CenterForOpenScience / scrapi

A data processing pipeline that schedules and runs content harvesters, normalizes their data, and outputs that normalized data to a variety of output streams. This is part of the SHARE project, and will be used to create a free and open dataset of research (meta)data. Data collected can be explored at https://osf.io/share/, and viewed at https://osf.io/api/v1/share/search/. Developer docs can be viewed at https://osf.io/wur56/wiki
Apache License 2.0
41 stars 45 forks source link

Develop means of metadata schema versioning #170

Open erinspace opened 9 years ago

erinspace commented 9 years ago

Same as https://github.com/CenterForOpenScience/SHARE/issues/156

When a schema from a provider changes, we'll need to be able to specify which version of the schema we'd like to normalize against.

For example, when pubmed central changed their metadata, we could have used a versioned schema to make those changes retroactively, and used the new schema in the future.

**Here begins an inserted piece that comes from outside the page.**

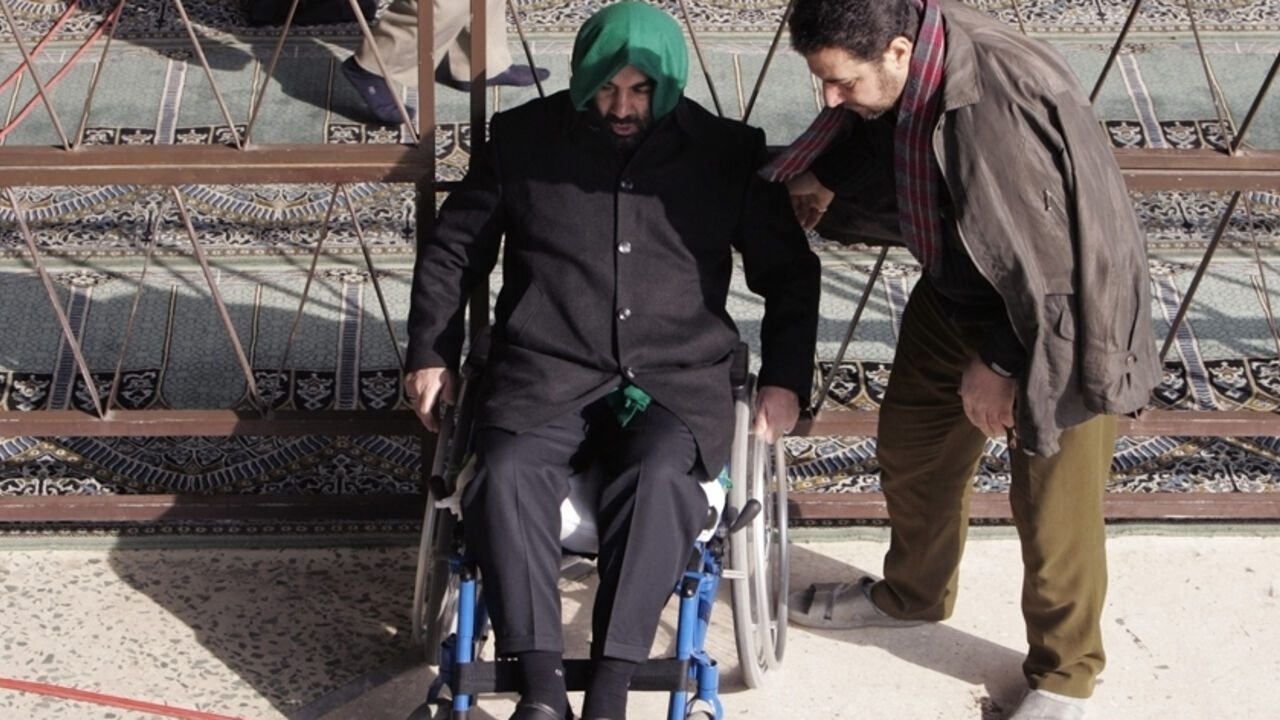 A man helps a veteran of the war between Iraq and Iran during Friday prayers in Tehran A man helps a veteran of the war between Iraq and Iran during Friday prayers in Tehran January 5, 2007. REUTERS/Raheb Homavandi (IRAN) - RTR1KWIB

fabianvf commented 9 years ago

Proposal: Create a Schema class that is initialized with 2 values, the first a function that takes a metadata record and returns a boolean, and the second a dictionary that defines the schema (what we currently have). Create a field in the harvesters called schemas, which is a list of Schema objects. When normalizing a document, iterate through that list and use the first schema which returns True when given the metadata document. The last Schema entry in the list will be considered the default (it will have a function that always returns True). @jeffspies, @chrisseto @erinspace, thoughts?

class Schema(object):
    def __init__(self, schema, fn=lambda x: True):
        self.schema = schema
        self.matches = fn

class BaseHarvester(object):
    @property
    def schema(self):
        matches = filter(lambda x: x.matches(doc), self.schemas)
        assert len(matches) == 1
        return matches[0]

    @abc.abstractproperty
    def schemas(self):
        raise NotImplementedError